L'Alta Rocca, "haute roche" en langue corse est la partie sud du relief montagneux de la Corse.
Pour l'organisation de ce voyage nous avons fait confiance à Europe Active, avec une location de vélo sur place, et à Jet Air pour notre transport de Bruxelles à Ajaccio. Si vous désirez faire cette aventure nous vous conseillons d'analyser d'autres formules sans doute moins chères notamment par la Sardaigne au départ de Charleroi (Gosselies) suivi de la traversée en bateau ou par l'Allemagne. 

Le 01 septembre sera consacré au voyage avec un départ de Bruxelles à 15h30 et l'arrivée à Ajaccio à 17h20.  Dès notre arrivée et notre installation à l'hôtel Kallisté, après un transfert de l'aéroport au centre d'Ajaccio pour 20€, nous contactons comme prévu notre loueur de VTT pour en définir les modalités de livraison.  Le loueur, après une heure vingt minutes de retard vient nous chercher à l'hôtel pour nous amener à son magasin où étrangement gisent deux "splendides" Jumpertrek Fusion de taille M, munis d'une fourche Zoom Ballistic de 55 mm, provenant probablement du Super U d'Ajaccio.  Nous ne faisons pas ouvertement part de notre étonnement et déception devant ces vélos qui devaient, suite à notre demande, correspondre à notre taille (soit un S et un XL) mais le loueur (en fait loueur de motos et de 4X4), n'y connaissant vraissemblablement rien en vélo, nous assure qu'il suffit de modifier la hauteur de selle.  Il nous confie deux cadenas, une pompe et un kit de réparation de crevaisons.  Malgré les réglages possibles, nous constatons aux premiers coups de pédales que ces vélos ne nous conviennent pas du tout et c'est dans le noir et la dense circulation d'Ajaccio que sans phares nous retournons vers l'hôtel.  Celui-ci occupe une maison ajaccienne de 1864 au coeur de la ville.  Derrière son entrée voûtée et ses vielles briques se cachent des chambres simples mais confortables (téléphone, télé, douche, accès internet gratuit, bonne literie) et un personnel très professionnel et sympathique.
Le 02 septembre, après avoir passé une nuit agréable mais bruyante, vu la situation au centre ville de l'hôtel, nous débutons par un somptueux déjeuner.  Nous enfourchons nos bécanes et partons à la découverte du golfe d'Ajaccio en direction des Iles Sanguinaires (Alphonse Daudet habita le phare des Sanguinaires en 1863 et consacra à la grande île une des Lettres de mon moulin), le long du littoral, jusque la pointe de La Parata.  Soit 27,3 km et 117 mètres de dénivelées.
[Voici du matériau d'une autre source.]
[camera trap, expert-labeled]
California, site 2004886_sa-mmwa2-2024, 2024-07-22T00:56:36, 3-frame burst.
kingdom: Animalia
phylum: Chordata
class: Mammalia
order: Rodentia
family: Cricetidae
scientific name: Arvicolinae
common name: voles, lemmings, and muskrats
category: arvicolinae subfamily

Sur cette distance, nous nous ferons souvent doubler et croiser par des cyclos semblant jouer les sprinters.  A l'occasion de cette petite sortie matinale nous aurons l'occasion de nous arrêter à la citadelle, toujours domaine militaire, et au cimetière des marins, ville des morts au coeur de celle des vivants. L'après-midi fut consacré à la visite touristique d'Ajaccio (place Général de Gaulle, place Foch, maison de Bonaparte, église Saint Erasme, ....) et à l'attente du bus de la société Euro Corse Voyage pendant laquelle nous avons pu observer le va-et-vient des touristes embarquant ou débarquant des Ferries reliant la Corse à d'autres côtes.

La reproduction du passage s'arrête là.